The following originally appeared in The Springfield News-Leader on May 31, 2006. It is reprinted here with permission of the author.

Robert Qualls, who suffers from mental illness, is on a journey. It began on a bridge in West Memphis in 1991. He went there to jump to his death.

That bridge was not where his life ended but where his new life began, thanks to an Arkansas state trooper who prevented the suicide.

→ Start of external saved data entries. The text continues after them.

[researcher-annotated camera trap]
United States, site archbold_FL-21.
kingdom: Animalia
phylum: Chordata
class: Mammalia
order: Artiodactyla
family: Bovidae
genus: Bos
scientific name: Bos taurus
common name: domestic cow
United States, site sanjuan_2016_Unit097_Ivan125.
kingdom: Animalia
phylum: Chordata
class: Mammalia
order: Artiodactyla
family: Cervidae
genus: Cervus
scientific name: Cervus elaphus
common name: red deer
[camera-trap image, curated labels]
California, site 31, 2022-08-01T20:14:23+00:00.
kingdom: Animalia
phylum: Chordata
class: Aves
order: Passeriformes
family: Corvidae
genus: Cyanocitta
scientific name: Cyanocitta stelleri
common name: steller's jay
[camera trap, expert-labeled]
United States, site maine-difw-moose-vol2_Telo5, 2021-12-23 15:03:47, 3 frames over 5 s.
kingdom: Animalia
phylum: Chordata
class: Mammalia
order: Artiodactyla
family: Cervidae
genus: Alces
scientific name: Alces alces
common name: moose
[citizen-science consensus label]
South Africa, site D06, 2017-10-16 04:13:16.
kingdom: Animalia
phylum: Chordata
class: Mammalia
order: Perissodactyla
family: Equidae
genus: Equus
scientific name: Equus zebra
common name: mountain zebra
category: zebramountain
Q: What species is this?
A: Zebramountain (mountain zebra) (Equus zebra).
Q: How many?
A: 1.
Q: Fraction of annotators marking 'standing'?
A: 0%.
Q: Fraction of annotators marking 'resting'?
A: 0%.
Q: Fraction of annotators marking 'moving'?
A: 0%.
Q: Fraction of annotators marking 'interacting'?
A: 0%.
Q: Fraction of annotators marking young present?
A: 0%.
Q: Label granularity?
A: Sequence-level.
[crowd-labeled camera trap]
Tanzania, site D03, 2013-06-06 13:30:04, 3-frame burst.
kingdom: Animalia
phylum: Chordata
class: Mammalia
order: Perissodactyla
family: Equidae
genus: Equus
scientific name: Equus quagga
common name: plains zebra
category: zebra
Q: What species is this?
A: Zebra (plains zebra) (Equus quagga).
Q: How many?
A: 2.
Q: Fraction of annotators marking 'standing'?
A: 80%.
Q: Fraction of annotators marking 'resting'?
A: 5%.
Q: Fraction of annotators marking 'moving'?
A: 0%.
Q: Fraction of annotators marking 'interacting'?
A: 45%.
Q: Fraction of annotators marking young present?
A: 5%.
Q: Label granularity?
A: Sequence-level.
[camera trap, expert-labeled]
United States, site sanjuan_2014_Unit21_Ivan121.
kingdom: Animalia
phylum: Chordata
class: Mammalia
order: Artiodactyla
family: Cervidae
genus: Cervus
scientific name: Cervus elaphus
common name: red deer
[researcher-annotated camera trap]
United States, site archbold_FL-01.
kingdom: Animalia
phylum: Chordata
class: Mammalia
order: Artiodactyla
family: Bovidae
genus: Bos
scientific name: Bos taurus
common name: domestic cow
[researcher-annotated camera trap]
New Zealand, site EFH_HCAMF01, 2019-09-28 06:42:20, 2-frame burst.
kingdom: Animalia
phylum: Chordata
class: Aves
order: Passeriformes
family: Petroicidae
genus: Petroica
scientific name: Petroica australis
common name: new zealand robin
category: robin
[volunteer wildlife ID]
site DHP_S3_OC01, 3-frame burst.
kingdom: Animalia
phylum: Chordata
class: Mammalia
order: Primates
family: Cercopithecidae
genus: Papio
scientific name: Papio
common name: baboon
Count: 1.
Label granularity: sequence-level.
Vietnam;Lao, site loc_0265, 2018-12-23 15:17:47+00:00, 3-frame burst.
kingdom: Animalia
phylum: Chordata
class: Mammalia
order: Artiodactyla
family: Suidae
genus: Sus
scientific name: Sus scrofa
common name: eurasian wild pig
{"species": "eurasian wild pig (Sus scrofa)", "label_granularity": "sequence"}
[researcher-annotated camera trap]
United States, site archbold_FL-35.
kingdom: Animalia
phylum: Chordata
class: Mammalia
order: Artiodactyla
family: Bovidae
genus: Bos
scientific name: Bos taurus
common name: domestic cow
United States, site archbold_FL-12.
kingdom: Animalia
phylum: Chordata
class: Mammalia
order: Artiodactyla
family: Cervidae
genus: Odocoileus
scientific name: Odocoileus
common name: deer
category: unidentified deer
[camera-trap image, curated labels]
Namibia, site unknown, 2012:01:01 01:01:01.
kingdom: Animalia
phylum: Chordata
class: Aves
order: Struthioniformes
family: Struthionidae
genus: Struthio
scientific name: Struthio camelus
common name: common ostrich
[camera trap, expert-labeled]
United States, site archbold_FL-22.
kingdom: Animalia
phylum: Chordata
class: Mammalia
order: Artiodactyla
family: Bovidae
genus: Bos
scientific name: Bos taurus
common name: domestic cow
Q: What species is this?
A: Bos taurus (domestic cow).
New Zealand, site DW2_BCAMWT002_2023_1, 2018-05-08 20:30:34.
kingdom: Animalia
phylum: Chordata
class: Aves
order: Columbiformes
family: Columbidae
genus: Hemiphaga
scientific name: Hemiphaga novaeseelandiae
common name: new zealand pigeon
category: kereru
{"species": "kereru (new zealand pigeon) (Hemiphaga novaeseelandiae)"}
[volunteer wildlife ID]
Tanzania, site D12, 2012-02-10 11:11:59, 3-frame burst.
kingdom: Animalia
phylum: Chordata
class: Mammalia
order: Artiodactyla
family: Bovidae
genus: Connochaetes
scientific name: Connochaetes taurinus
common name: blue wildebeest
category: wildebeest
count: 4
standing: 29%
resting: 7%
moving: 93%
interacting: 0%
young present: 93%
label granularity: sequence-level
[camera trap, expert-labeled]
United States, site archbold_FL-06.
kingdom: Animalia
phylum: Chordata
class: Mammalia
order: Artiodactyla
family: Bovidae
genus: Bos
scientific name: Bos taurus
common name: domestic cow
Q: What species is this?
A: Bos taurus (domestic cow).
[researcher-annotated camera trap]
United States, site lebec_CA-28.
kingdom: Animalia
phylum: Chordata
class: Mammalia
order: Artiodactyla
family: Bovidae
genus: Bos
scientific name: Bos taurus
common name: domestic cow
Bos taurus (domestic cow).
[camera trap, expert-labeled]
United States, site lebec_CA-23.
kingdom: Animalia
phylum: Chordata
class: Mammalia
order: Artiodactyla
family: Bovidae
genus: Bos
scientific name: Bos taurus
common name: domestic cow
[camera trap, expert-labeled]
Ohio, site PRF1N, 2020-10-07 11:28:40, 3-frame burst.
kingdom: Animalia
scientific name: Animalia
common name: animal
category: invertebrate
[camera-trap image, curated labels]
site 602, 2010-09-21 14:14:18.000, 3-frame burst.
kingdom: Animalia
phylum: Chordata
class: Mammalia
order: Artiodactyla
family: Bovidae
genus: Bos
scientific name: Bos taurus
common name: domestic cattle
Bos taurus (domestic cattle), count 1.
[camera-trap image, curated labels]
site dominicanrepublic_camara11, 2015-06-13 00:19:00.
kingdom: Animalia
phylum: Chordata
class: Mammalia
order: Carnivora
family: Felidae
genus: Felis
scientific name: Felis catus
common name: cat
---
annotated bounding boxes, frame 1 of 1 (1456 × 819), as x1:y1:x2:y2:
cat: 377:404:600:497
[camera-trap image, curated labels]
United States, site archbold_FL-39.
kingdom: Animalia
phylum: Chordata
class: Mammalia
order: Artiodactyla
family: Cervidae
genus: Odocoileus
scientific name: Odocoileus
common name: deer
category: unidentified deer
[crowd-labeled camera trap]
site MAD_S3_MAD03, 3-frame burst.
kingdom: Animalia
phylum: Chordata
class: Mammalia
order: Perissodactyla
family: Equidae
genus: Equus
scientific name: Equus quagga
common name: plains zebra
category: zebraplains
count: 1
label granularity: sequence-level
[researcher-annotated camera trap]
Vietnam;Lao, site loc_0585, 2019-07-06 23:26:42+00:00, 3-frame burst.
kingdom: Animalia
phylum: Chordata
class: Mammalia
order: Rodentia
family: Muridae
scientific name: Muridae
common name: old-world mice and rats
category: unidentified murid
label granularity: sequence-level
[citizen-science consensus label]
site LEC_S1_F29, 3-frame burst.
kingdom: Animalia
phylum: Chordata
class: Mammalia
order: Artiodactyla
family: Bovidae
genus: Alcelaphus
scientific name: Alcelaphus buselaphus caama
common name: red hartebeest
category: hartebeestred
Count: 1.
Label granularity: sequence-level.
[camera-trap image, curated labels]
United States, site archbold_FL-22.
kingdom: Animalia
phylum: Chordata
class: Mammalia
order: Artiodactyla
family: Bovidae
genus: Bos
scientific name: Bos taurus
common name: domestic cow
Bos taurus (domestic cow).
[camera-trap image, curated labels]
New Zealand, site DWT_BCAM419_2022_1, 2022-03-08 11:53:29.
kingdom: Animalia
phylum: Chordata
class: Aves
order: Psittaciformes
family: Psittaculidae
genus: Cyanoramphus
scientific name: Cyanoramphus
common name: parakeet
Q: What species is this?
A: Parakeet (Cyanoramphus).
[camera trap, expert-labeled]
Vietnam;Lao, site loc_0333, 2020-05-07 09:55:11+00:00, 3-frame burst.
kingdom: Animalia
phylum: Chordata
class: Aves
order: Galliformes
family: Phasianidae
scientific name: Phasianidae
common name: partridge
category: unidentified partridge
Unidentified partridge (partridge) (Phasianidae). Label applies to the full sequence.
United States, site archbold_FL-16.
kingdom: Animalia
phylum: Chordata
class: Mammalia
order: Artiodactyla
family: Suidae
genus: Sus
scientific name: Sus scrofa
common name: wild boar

I first heard Qualls tell the story of his journey at a prayer breakfast for clergy sponsored by the Springfield office of the National Alliance on Mental Illness. He gave me permission to tell his story here.

Qualls, a program and training consultant at NAMI, served a church in Memphis as its senior pastor for 12 years. These were years of great change in his congregation and in his marriage and family.

The stress, he says, became a "trap door" into mental illness — specifically, into obsessive compulsive and bipolar disorders, into despair and nearly to death.

Qualls resigned from his ministry. His marriage ended. He left Memphis and settled in southwest Missouri, where he had friends. He's been associated with NAMI since 1996.

He's on a journey — not one of recovery, when, he explains, a person tries to return to a time when he or she was well to start over — but on a journey that he describes as "procovery."

"I have bipolar, and it's not going way," he said. "I live the richest life I can now, despite my mental illness. I take care of myself. I have healthy relationships."

And he takes his medications, works in partnership with his doctors and therapist and helps others on their journeys with mental illness through NAMI.

Churches and other faith communities, Qualls says, should become informed about mental illness. People of faith need to understand that those with these diseases are not "possessed" by demons. Nor are they people of poor character.

Communities of faith, Qualls urges, should "uphold and embrace" the person in the psychiatric ward just as they do the person in the hospital recovering from heart bypass surgery.

Springfieldcounselor Eloise Thomas writes in her paper "Strategy for Ministry to People with Mental Illnesses and their Families" that faith communities should be a "compassionate and safe presence" for people with mental illness.

Thomas quotes the late Roman Catholic priest and theologian Henri Nouwen: "We are all healers who can reach out to offer health, and we are all patients in constant need of help."

Every day of his journey, Robert Qualls knows the truth of those words.